But the storm is far from over.
Gold prices have been on a meteoric rise in 2025, shattering records and stirring excitement and anxiety among investors.
On April 14 2025, gold briefly touched an all-time high of $3,245.42 per ounce before retreating to $3,213.69 as of 1:52 p.m. ET.
But, How Did We Get Here?
President Trump’s looming semiconductor duties still hang over markets, though, keeping volatility alive.
“The exemption boosted risk appetite, leading to reduced demand for gold,” noted analyst Tim Waterer, yet “ongoing trade tensions and a weaker U.S. dollar continue to create uncertainty,” he warned.
This slight dip followed the White House’s announcement exempting smartphones and computers from steep tariffs on China.
This momentarily improved risk sentiment and reduced the safe-haven appeal of gold.
However, the underlying factors driving gold’s ascent remain potent.
Goldman Sachs has raised its year-end forecast for gold to $3,700 per ounce.
This shows stronger-than-expected central bank demand and heightened recession risks that can affect ETF inflows.

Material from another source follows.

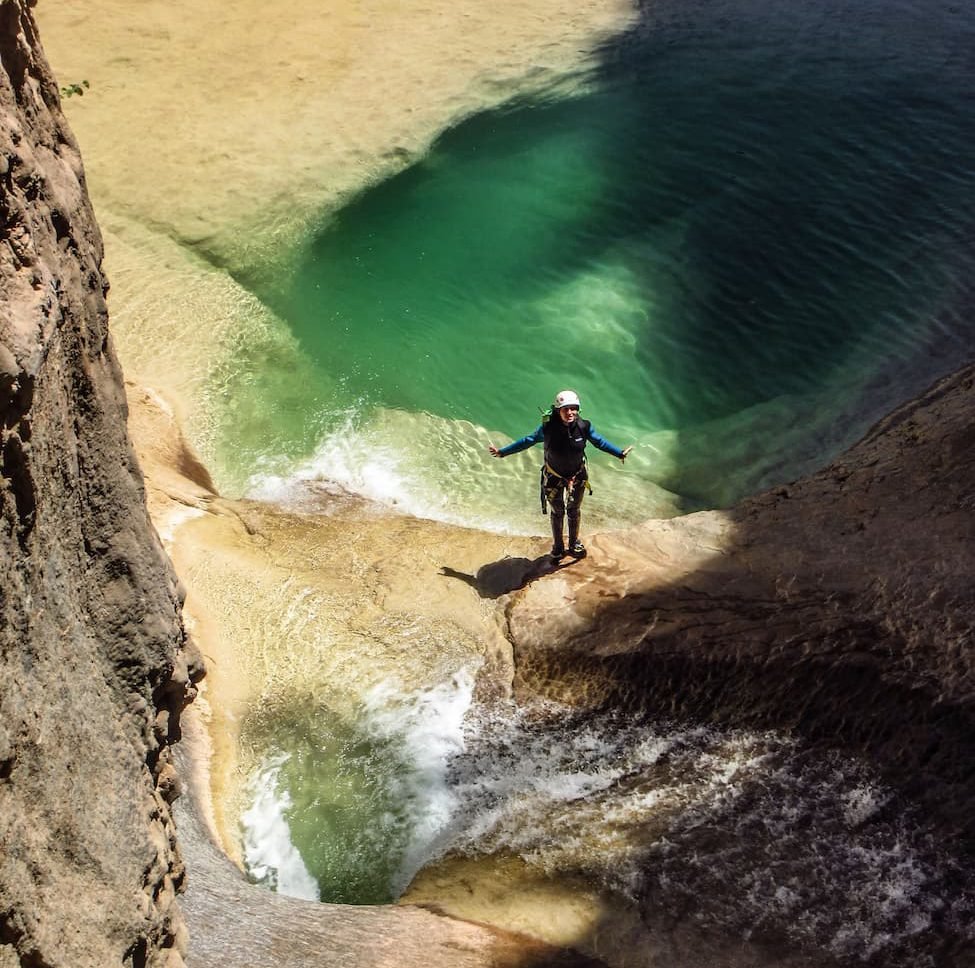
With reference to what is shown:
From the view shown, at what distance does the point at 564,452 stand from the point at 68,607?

Technical analysts suggest that gold’s rally is far from over, with potential upside targets of $3,380 based on current trends.
It Isn’t Just Gold Taking a Breather
Silver slipped over 1% to $31.89 per ounce, while Platinum edged up 0.4% to $945.96, and Palladium climbed 1% to $924.60.
These mixed moves tell us that while gold steals headlines, the entire precious‑metals complex is jittery.
What About Its Shares?
In the broader market, the SPDR Gold Shares ETF (GLD) is currently trading at $296.23.
This price reflects the ongoing volatility and investor interest in gold-backed assets.
As Global Economic Uncertainties Persist…
…gold continues to be a focal point for investors seeking a hedge against volatility.
While the recent pullback may offer a brief respite, the factors propelling gold’s rise suggest that the precious metal’s journey is far from over.